The abdominal muscle group comprises four bunches of muscles. They include the external and internal obliques, the transverse abdominus and the rectus abdominus. "Maxim" magazine explains that your abdominal muscles are like a sheet that stretches from the bottom of your ribcage to the top of your pelvic bone.
Working your abdominal muscles is an integral part of an exercise routine. There are many techniques to make your ab workout effective and efficient.
Proper Form
The stomach crunch is one of the most popular abdominal muscle exercises. To perform a stomach crunch, lay on the floor, bend your knees, put your hands behind your head and reach your chin toward your stomach. However, the website Best Ab Workouts cautions against looking at your knees as you rise up from the laying position. Instead, the website suggests pointing your chin toward the ceiling.
Another tip to remember while performing stomach crunches is to use your hands to support your head and neck, but not to pull your head and neck.
Quality not Quantity
"Maxim" reminds people working their abs to concentrate on doing movements properly. It's not about how many crunches or sit-ups you do, it's about doing the exercises correctly.

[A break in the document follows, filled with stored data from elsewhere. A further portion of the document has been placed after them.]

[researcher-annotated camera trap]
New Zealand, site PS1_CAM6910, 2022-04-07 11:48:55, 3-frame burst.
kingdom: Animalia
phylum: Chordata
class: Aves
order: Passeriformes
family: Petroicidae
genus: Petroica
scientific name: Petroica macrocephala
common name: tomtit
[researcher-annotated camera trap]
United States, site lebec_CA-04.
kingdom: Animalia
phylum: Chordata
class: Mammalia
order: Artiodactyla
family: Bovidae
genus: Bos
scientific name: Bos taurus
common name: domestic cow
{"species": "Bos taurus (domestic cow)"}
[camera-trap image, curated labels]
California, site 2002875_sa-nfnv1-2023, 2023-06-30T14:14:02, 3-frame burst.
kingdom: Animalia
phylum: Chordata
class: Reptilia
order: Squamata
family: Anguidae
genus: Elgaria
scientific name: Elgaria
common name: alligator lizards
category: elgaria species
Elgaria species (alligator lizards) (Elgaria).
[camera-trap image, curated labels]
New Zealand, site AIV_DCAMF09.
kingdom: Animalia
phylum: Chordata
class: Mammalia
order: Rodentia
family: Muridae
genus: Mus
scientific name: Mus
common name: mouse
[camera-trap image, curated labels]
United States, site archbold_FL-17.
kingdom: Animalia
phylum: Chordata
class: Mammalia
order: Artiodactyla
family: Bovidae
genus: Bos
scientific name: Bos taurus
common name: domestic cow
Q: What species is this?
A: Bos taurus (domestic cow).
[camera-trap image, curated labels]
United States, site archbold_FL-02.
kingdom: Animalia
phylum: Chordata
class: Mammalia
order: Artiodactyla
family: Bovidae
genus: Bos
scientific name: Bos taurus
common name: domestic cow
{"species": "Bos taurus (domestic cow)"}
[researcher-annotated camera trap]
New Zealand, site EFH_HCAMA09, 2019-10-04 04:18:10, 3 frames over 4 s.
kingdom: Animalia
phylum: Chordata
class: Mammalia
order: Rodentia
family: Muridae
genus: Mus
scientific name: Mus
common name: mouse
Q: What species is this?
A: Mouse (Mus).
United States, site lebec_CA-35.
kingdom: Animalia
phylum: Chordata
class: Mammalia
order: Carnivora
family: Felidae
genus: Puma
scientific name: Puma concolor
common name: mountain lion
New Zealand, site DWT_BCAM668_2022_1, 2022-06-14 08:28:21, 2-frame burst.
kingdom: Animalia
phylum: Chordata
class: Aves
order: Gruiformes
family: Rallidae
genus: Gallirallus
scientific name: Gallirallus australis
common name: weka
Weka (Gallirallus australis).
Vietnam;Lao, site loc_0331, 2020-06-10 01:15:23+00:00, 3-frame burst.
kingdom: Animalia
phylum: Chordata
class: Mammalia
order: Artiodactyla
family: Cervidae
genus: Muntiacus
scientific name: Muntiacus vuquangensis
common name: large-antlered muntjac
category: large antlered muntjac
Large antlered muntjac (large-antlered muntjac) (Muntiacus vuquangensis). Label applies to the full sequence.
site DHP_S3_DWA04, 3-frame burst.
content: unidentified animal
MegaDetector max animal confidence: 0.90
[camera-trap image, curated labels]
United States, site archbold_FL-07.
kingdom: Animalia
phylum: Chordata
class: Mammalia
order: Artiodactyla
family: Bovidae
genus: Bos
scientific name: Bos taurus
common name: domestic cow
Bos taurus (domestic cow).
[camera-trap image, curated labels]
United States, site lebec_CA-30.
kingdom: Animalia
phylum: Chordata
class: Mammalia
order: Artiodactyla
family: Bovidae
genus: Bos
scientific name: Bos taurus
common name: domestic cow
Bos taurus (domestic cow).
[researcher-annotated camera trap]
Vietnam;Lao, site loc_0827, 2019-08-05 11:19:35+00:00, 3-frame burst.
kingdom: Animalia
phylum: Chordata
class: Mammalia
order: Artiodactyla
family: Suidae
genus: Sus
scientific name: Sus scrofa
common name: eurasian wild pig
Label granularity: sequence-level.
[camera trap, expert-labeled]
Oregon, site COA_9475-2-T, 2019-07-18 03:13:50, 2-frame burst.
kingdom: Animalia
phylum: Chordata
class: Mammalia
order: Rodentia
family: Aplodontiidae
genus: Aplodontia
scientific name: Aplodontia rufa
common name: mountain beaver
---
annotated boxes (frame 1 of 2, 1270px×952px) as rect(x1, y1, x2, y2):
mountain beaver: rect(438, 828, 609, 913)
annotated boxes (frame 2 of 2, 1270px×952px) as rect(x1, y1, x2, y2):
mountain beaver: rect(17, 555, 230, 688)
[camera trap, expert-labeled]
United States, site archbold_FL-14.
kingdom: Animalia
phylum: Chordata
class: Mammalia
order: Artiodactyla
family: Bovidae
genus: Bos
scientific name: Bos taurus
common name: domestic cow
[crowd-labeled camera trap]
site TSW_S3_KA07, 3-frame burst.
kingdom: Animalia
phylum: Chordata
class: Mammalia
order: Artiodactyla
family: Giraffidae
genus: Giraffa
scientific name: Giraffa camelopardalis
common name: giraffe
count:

Do slow and deliberate movements. Focus on the tension in your abs. Don't move quickly, otherwise you may not achieve the full benefit of the exercise.
Strategic Timing
"Fitness" magazine recommends positioning your ab workout between the cardio portion of your routine and the strength training portion of your routine. This will help shift your mindset from a faster cardio workout to more concentrated strength training.
Pace yourself, also. If you find that your ab workout wears you out and you don't have the strength for cardio, cut back on your ab exercises. On the other hand, if you find your cardio routine makes you too tired to work your abs, cut a few minutes out of your cardio workout. A balanced workout is important. The longer you work out, the better your endurance will become, and you'll soon have the strength to accomplish all of your goals.
Know When to Stop
Best Ab Workouts recommends taking a break if you feel pressure in your neck when doing stomach crunches. If this happens, stop to let your shoulder and neck muscles relax. Instead of working your abs, you may be straining your upper body.
The same tip applies to exercises that work your lower abs. The website Lower Ab Workouts advises stopping any exercise if you feel pain in your lower back. This could be a sign that your lower abdominal muscles aren't strong enough for the exercise or you aren't doing it the right way.